---------- Dataset excerpts

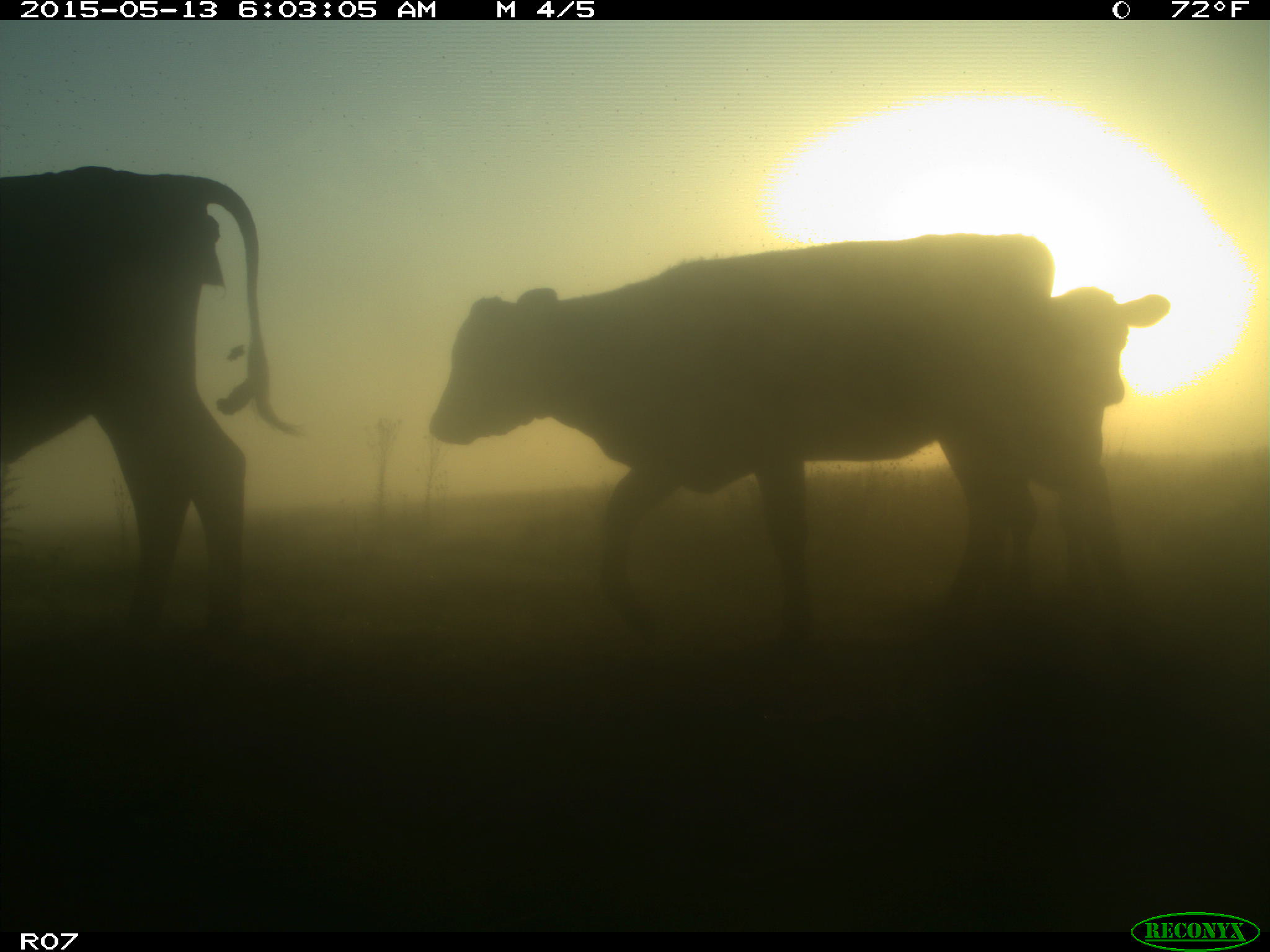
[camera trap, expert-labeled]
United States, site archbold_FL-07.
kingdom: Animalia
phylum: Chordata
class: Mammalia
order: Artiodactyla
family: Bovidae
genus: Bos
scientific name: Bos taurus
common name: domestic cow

--------------------

| To do |
Write out exactly the final stretch of the records: the line containing "kingdom: Animalia" and every line after it, through the last, and nothing else.

| Answer section |
kingdom: Animalia
phylum: Chordata
class: Mammalia
order: Artiodactyla
family: Bovidae
genus: Bos
scientific name: Bos taurus
common name: domestic cow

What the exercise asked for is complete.